=== Lesetext ===
:::::

Aus den politischen Parteien hört man Mahnungen zu richterlicher Zurückhaltung bezeichnenderweise vor allem dann, wenn es um Verfahren geht, in denen die jeweilige Partei in Karlsruhe als Verlierer dasstehen könnte – wie jetzt im Streit über die Ausdehung des Ehegattensplittings auf gleichgeschlechtliche Lebenspartnerschaften. Innerhalb der Union ist man sich allerdings nicht nur in der Sache uneins, soweit es um die Gleichstellung homosexueller Partnerschaften geht, gestritten wird auch darüber, ob nun besondere Schweigsamkeit oder doch mehr Auskunftsbereitschaft des Verfassungsgerichts angezeigt sei. Während Bundesinnenminister Hans-Peter Friedrich gegenüber dem “Spiegel” hervorhob, Richter sprächen bekanntlich durch ihre Urteile, wünschte sich Unionsfraktionschef Volker Kauder wenige Seiten weiter, Gerichtspräsident Voßkuhle möge auch mit den Politikern in den Fraktionen sprechen, wenn er schon Hintergrundgespräche in Berlin führe.
Dass man sich in Karlsruhe und Berlin Gedanken über die Öffentlichkeitsarbeit des Verfassungsgerichts macht, hat zweifellos mit der Dauerkommunikation durch posten, simsen, mailen und twittern zu tun. Wie soll sich das Verfassungsgericht da positionieren? Vor dem Hintergrund der kontroversen Öffentlichkeitsarbeit von Gerichtspräsident Voßkuhle scheint es jedenfalls lohnenswert, die Debatte über die “gesellschaftliche Funktionalität” von “Recht, Macht, Medien” (Gerd Roelleke) wiederaufzunehmen. Eine wichtige Rolle dürfte dabei auch die europäische Integration spielen. Voßkuhle hat mehrfach deutlich gemacht, dass das Gericht besonders intensiv und gründlich erklären und aufklären müsse, wenn es um den europäischen Einigungsprozess geht. Regelmäßig verweist er dann auf eine verzerrende Kurzversion des Lissabon-Urteils, die damals in Brüssel in Umlauf gebracht worden sei und weit darüber hinaus erhebliche Missverständnisse verursacht habe.
Aber wie offensiv oder präventiv darf die Öffentlichkeitsarbeit eines Gerichts sein, dem als Wächter über die Einhaltung des Grundgesetzes eine responsive Aufgabe zukommt? Und wie offensiv oder präventiv dürfen Politik oder Medien reagieren, wenn das Gericht oder seine Mitglieder vermeintlich ihren Kontrollauftrag überdehnen?

:::::

=== Vorliegende Datensätze ===
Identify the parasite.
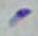
Toxoplasma gondii.

Captured at 1000x magnification. Micrograph.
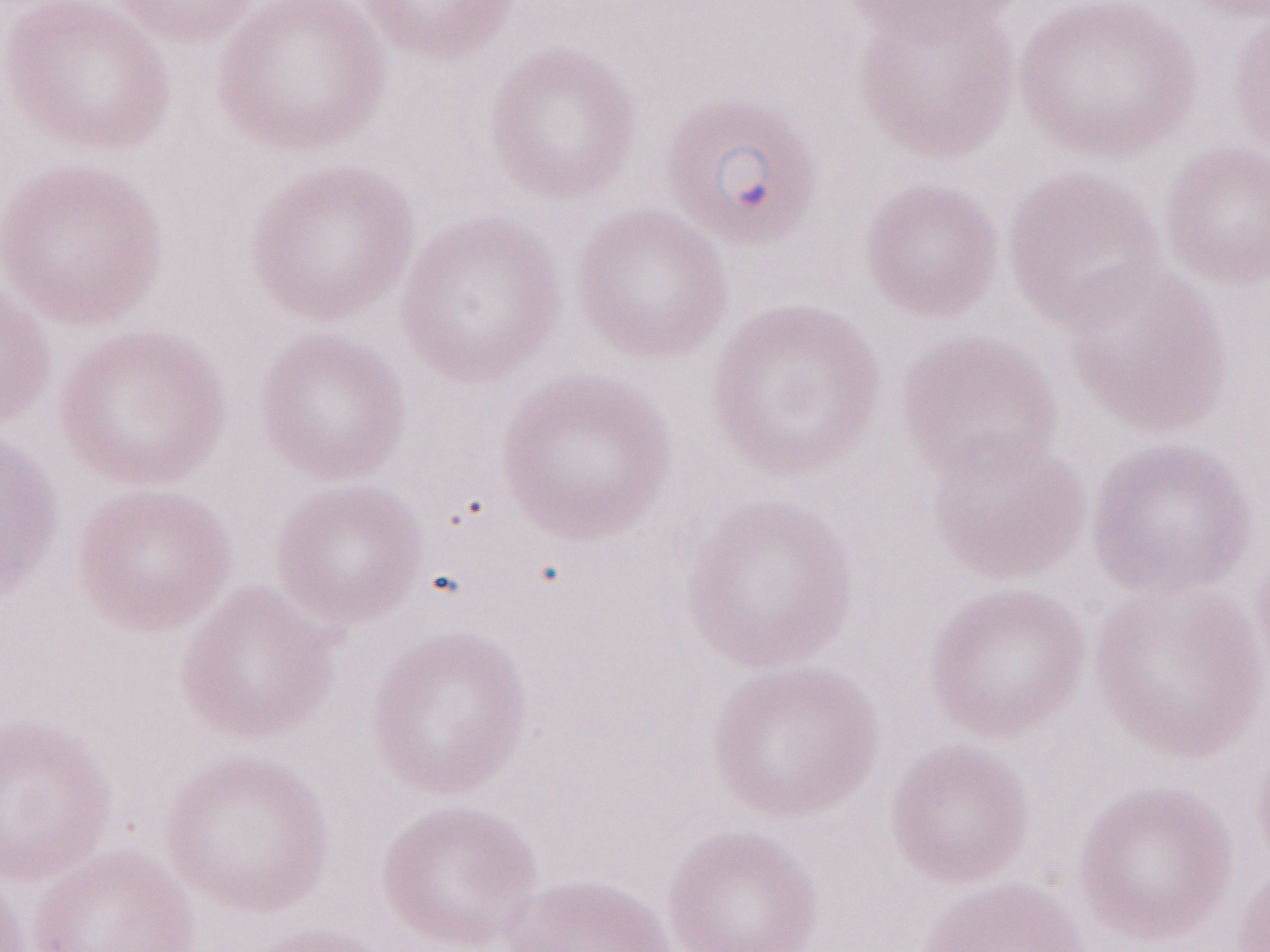
Image is 1270×952 pixels. Patient diagnosis: malaria infection. Magnification: 1,000x. May-Grünwald-Giemsa-stained preparation. Olympus BX43 microscope, Olympus DP73 camera. Single field of view. Thin blood smear.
State which cell type is depicted.
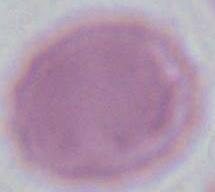

An erythrocyte.

magnification = 1000x
modality = photomicrograph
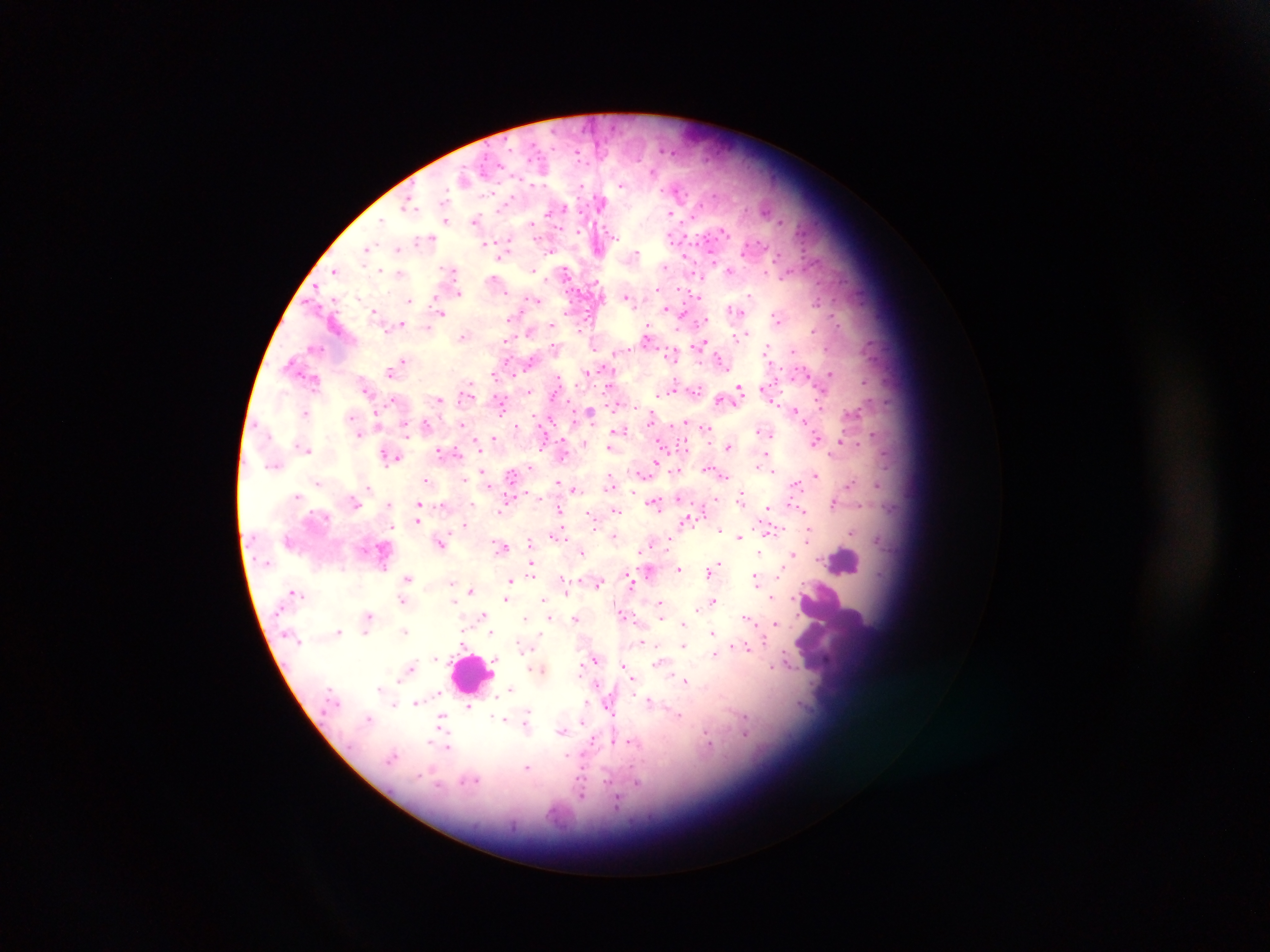
capture = mobile-phone photograph through a microscope
country = Ghana
leukocyte locations = approximate centers as (x, y) in pixels: (846, 558), (472, 670)
Plasmodium parasite locations = approximate centers as (x, y) in pixels: (540, 155), (542, 173), (464, 180), (622, 185), (406, 197), (600, 200), (566, 208), (416, 209), (671, 213), (447, 219), (475, 221), (604, 228), (725, 232), (431, 237), (670, 238), (616, 240), (367, 247), (397, 248), (683, 257), (500, 258), (714, 263), (444, 269), (450, 271), (533, 271), (765, 271), (566, 272), (335, 273), (399, 273), (783, 279), (458, 291), (690, 293), (747, 294), (630, 297), (334, 298), (408, 300), (533, 300), (667, 308), (729, 310), (376, 311), (442, 313), (773, 315), (708, 319), (779, 322), (400, 325), (510, 326), (529, 331), (648, 333), (465, 337), (736, 338), (700, 343), (767, 344), (628, 350), (403, 358), (720, 360), (675, 361), (397, 366), (801, 368), (525, 369), (390, 371), (495, 375), (829, 376), (774, 381), (738, 385), (609, 386), (671, 392), (699, 392), (553, 393), (440, 399), (822, 402), (799, 410), (590, 411), (307, 412), (552, 419), (378, 420), (684, 422), (518, 425), (465, 426), (705, 429), (621, 430), (757, 431), (359, 433), (773, 434), (872, 435), (494, 439), (840, 439), (816, 441), (864, 441), (663, 444), (727, 446), (541, 447), (608, 447), (304, 448), (666, 449), (308, 450), (440, 450), (397, 455), (765, 456), (657, 464), (708, 468), (481, 471), (774, 471), (816, 474), (608, 475), (512, 476), (643, 476), (724, 476), (426, 479), (317, 481), (851, 482), (556, 483), (796, 484), (877, 484), (368, 487), (610, 487), (575, 488), (877, 488), (297, 494), (299, 494), (716, 498), (418, 502), (737, 502), (833, 502), (657, 503), (388, 504), (864, 505), (500, 506), (767, 508), (804, 509), (559, 511), (615, 512), (591, 515), (417, 520), (688, 520), (807, 520), (465, 522), (717, 529), (810, 530), (852, 533), (553, 534), (772, 534), (613, 535), (739, 535), (441, 540), (878, 540), (530, 541), (808, 541), (501, 546), (638, 549), (582, 550), (758, 551), (792, 553), (716, 561), (678, 567), (707, 571), (532, 572), (629, 572), (407, 577), (629, 578), (757, 578), (779, 578), (450, 581), (513, 582), (599, 583), (564, 586), (508, 588), (294, 589), (567, 590), (470, 591), (299, 592), (772, 597), (542, 598), (713, 598), (504, 599), (401, 600), (453, 601), (660, 602), (622, 613), (368, 614), (626, 615), (481, 616), (575, 618), (526, 619), (549, 619), (661, 619), (748, 620), (777, 621), (683, 622), (339, 630), (406, 630), (490, 632), (711, 632), (366, 634), (537, 639), (764, 642), (461, 644), (685, 646), (738, 646), (749, 648), (716, 654), (434, 656), (789, 660), (493, 661), (773, 665), (625, 666), (492, 669), (582, 669), (409, 671), (632, 677), (400, 679), (686, 681), (511, 686), (379, 687), (648, 700), (416, 701), (394, 703), (469, 705), (803, 705), (527, 712), (370, 715), (678, 715), (504, 719), (442, 721), (581, 721), (748, 730), (561, 732), (708, 737), (430, 741), (616, 741), (630, 741), (448, 748), (394, 754), (571, 758), (529, 767), (418, 775), (475, 779), (609, 780), (639, 781), (462, 783), (582, 786), (616, 800)
image size = 1270×952 pixels
preparation = thick blood smear
field of view = single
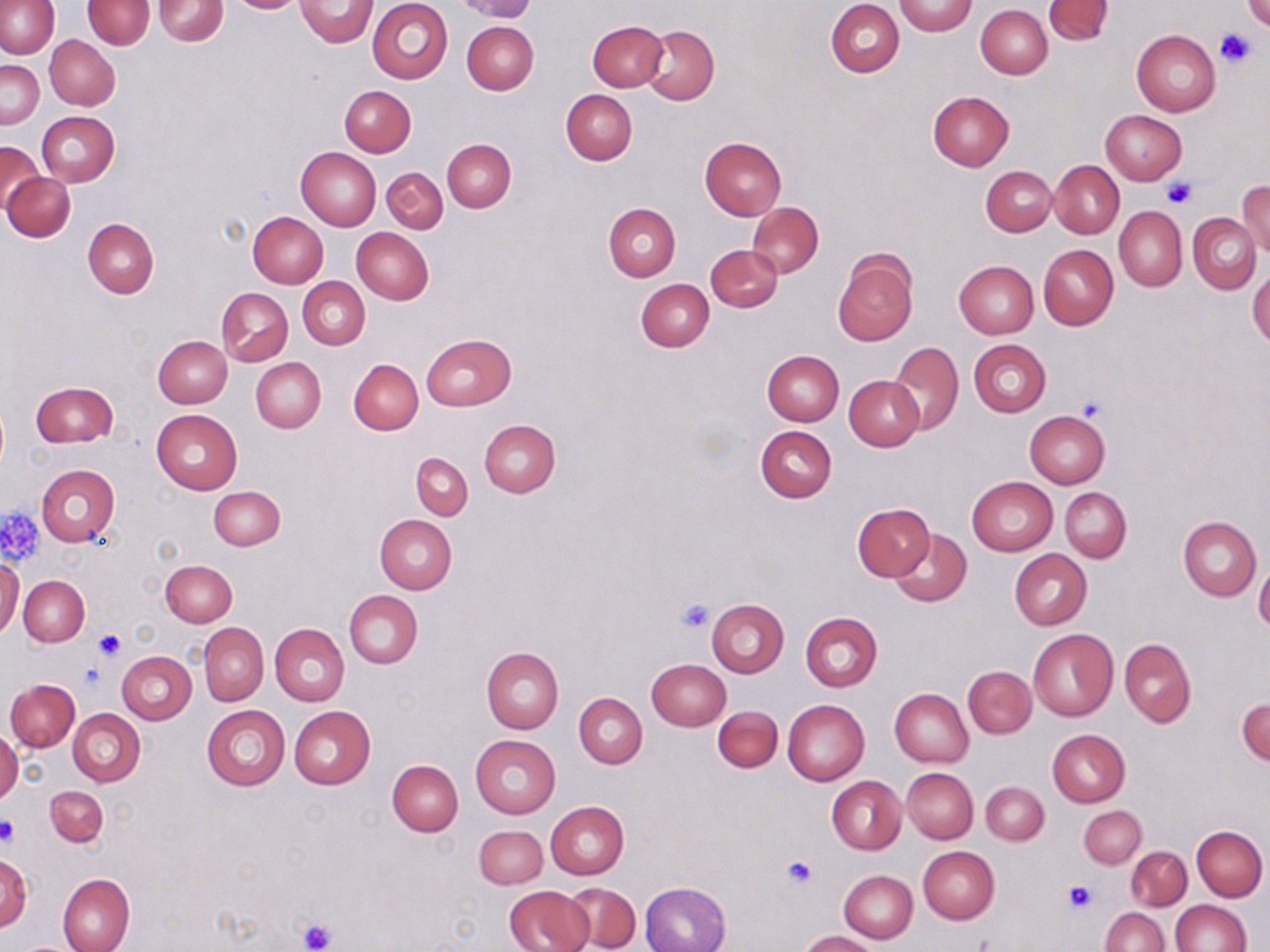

:::::

=== Aufgaben ===
1. Ersetze „Medien“ durch „Presse“ und gib den Lesetext von „Aber wie offensiv“ bis einschließlich „ihren Kontrollauftrag überdehnen?“ mit dieser Änderung wieder.
2. Wandle in den Datensätzen die Zeilen von der Zeile mit „Toxoplasma gondii.“ bis einschließlich der Zeile mit „modality = photomicrograph“ in eine JSON-Liste von Strings um, mit einem String pro Zeile und ohne Leerzeilen. Lass die Bilder in der Antwort weg.

=== Lösungen ===
1.
Aber wie offensiv oder präventiv darf die Öffentlichkeitsarbeit eines Gerichts sein, dem als Wächter über die Einhaltung des Grundgesetzes eine responsive Aufgabe zukommt? Und wie offensiv oder präventiv dürfen Politik oder Presse reagieren, wenn das Gericht oder seine Mitglieder vermeintlich ihren Kontrollauftrag überdehnen?

2.
[
  "Toxoplasma gondii.",
  "Captured at 1000x magnification. Micrograph.",
  "Image is 1270×952 pixels. Patient diagnosis: malaria infection. Magnification: 1,000x. May-Grünwald-Giemsa-stained preparation. Olympus BX43 microscope, Olympus DP73 camera. Single field of view. Thin blood smear.",
  "State which cell type is depicted.",
  "An erythrocyte.",
  "magnification = 1000x",
  "modality = photomicrograph"
]